Sign in to follow this  
pcwlai

How to align data for SSE2? What's the most common adapted method?

Recommended Posts

For using SSE and SSE2 in transformations and other simular operations, we need to align data proper bly. I read a lot of papers andooks and tutorials. Some of them suggest (or maybe from Intel's suggestion) to use structure for arrays like: struct tagVERTEXLIST { float x[noofvertex]; // or float* x; float y[noofvertex]; // or float* y; float z[noofvertex]; // or float* z; float nx[noofvertex]; // or float* nx; float ny[noofvertex]; // or float* ny; float nz[noofvertex]; // or float* nz; float u0[noofvertex]; // or float* u0; float v0[noofvertex]; // or float* v0; float u1[noofvertex]; // or float* u1; float v1[noofvertex]; // or float* v1; } VertexList; This is good when performing a lot of transform or calculations with SSE/SSE2. An d this can be set to vertex shader with different stream addressing. Quite flexible as well. Though, mostly, when vertex shader is used, there is few cases we need to perform a lot of calculations on a per-vertex basis with the CPU. e.g. for soft skinning, we just need to perform the transformation on bone matrixs.
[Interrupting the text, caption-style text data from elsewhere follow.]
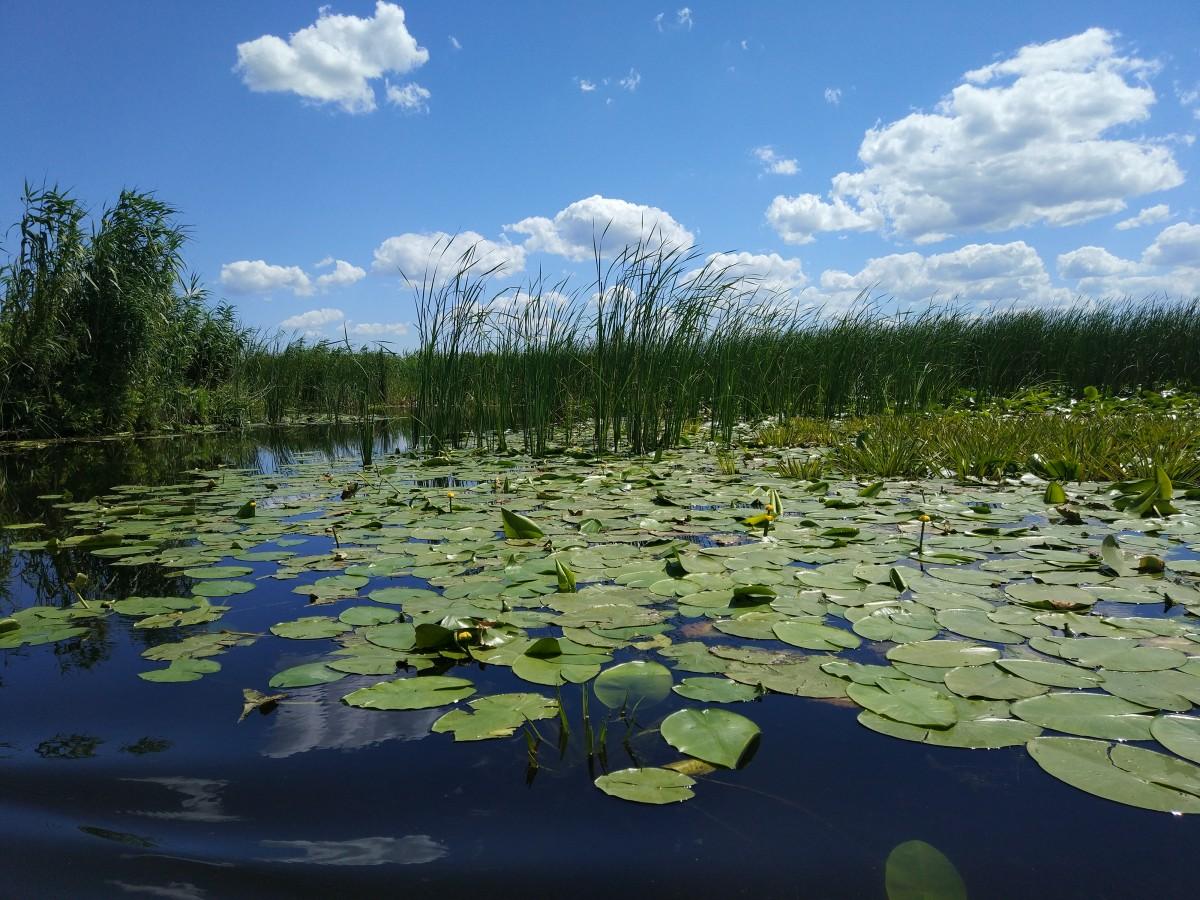 Zdjęcia: Delta Dunaju, Karpaty, RUMUNIA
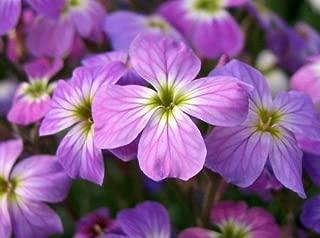 500 EVENING (NIGHT) SCENTED STOCK Matthiola Bicornis Flower Seeds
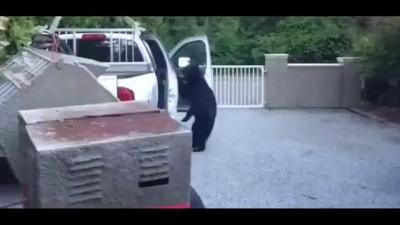 Наглый медведь - барибал ловко шмонает автомобиль .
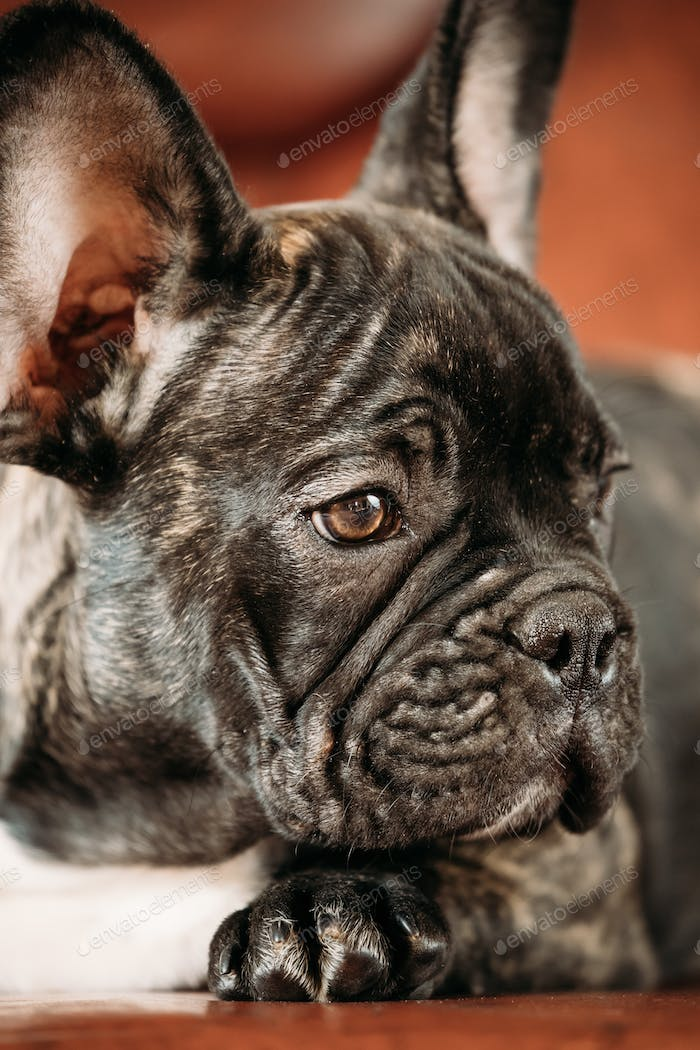 Close Up Potrait Of Young Black French Bulldog Dog Puppy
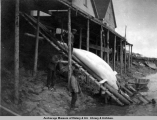 Beluga being hauled up at old Alaska Com[mercia]l B[ui]ld[in]g, Beluga River, 1919.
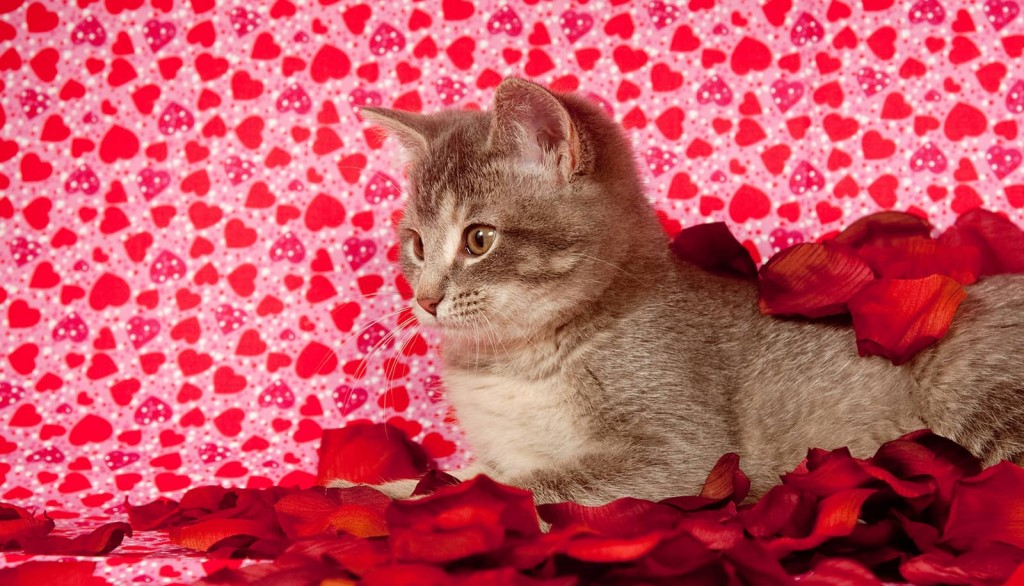 Kitten in Love for Valentines Day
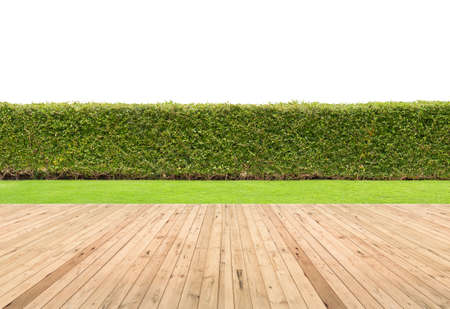 Lawn and wooden floor with hedge isolated. Stock Photo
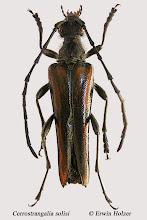 Photo: Cerrostrangalia solisi, 16,5 mm, Costa Rica, Mirador de Quetzales (09°38´/-83°50´), leg. Erwin Holzer. New species! Described by Frank T. Hovore & John A. Chemsak, 2005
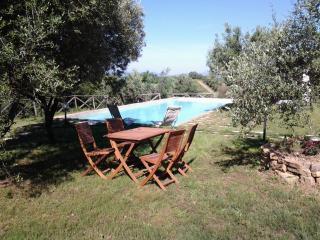 mare e colline in Maremma Toscana - Campagnatico vacation rentals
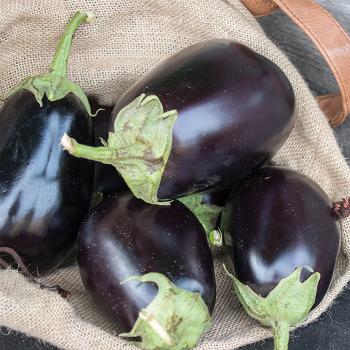 Goya Hybrid Eggplant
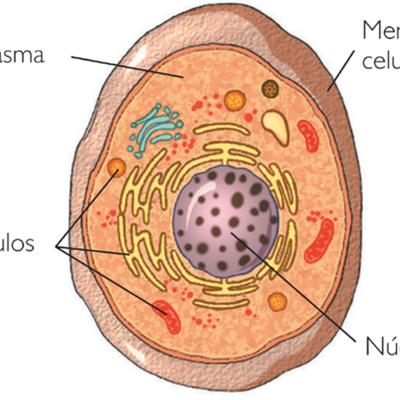 Descubrimiento de los orgánulos celulares timeline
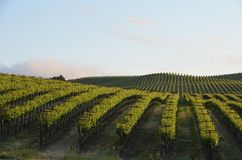 A uva coloca Napa Valley na maneira a Santa Rosa Imagens de Stock Royalty Free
And DirectX performs better with interleaved vertex buffers. So, I would like to know, is the traditional structure per data or the new structure array is more common? Or this really depends on situation and so, what's the judging critiria?

Share this post


Link to post
Share on other sites
Quote:
Original post by pcwlai
For using SSE and SSE2 in transformations and other simular operations, we need to align data proper bly. I read a lot of papers andooks and tutorials. Some of them suggest (or maybe from Intel's suggestion) to use structure for arrays like:

struct tagVERTEXLIST
{
[*struct insides removed*]

} VertexList;


OMG!1!1!11 Why would someone do that?

Seriously, what was the original Intel's suggestion? And how was it explained?

Quote:
Original post by pcwlai
This is good when performing a lot of transform or calculations with SSE/SSE2. An d this can be set to vertex shader with different stream addressing. Quite flexible as well.


I can see how something like this:

typedef struct tagVertexList
{
struct {
float x,y,z;
}
positions[noofvertex]; // or pointer

struct {
float x,y,z;
}
normals[noofvertex]; // or pointer

//...
}
VertexList;
could be easily used by GL, or (with only a little more tweaking) by D3D. But decoupling x,y,z of position? How would you transfer the data to the shader (without some dirty hacks, like transfering position as 3 1D texture coordinates)?


And, I'm doing it the traditional way: 4-float vertex.
It wastes some amount of space in system RAM, but I think it's worth it.
As for GPU transfers, I usually use 4th coordinate of a vertex as a color, or 1D texture coordinate, if I need it (and I usually do). So: on the CPU, I waste 4th coordinate, on the GPu, it's being overwritten by something relevant, if posible.

Cheers.
~def

Share this post


Link to post
Share on other sites
It's not particularly well-suited to GPU input as you've got a limited number of streams to work with - I think you're looking at 8 at the most - and it's pretty inefficient to have an input assembler channel push through only one value (as opposed to an XYZW tuple).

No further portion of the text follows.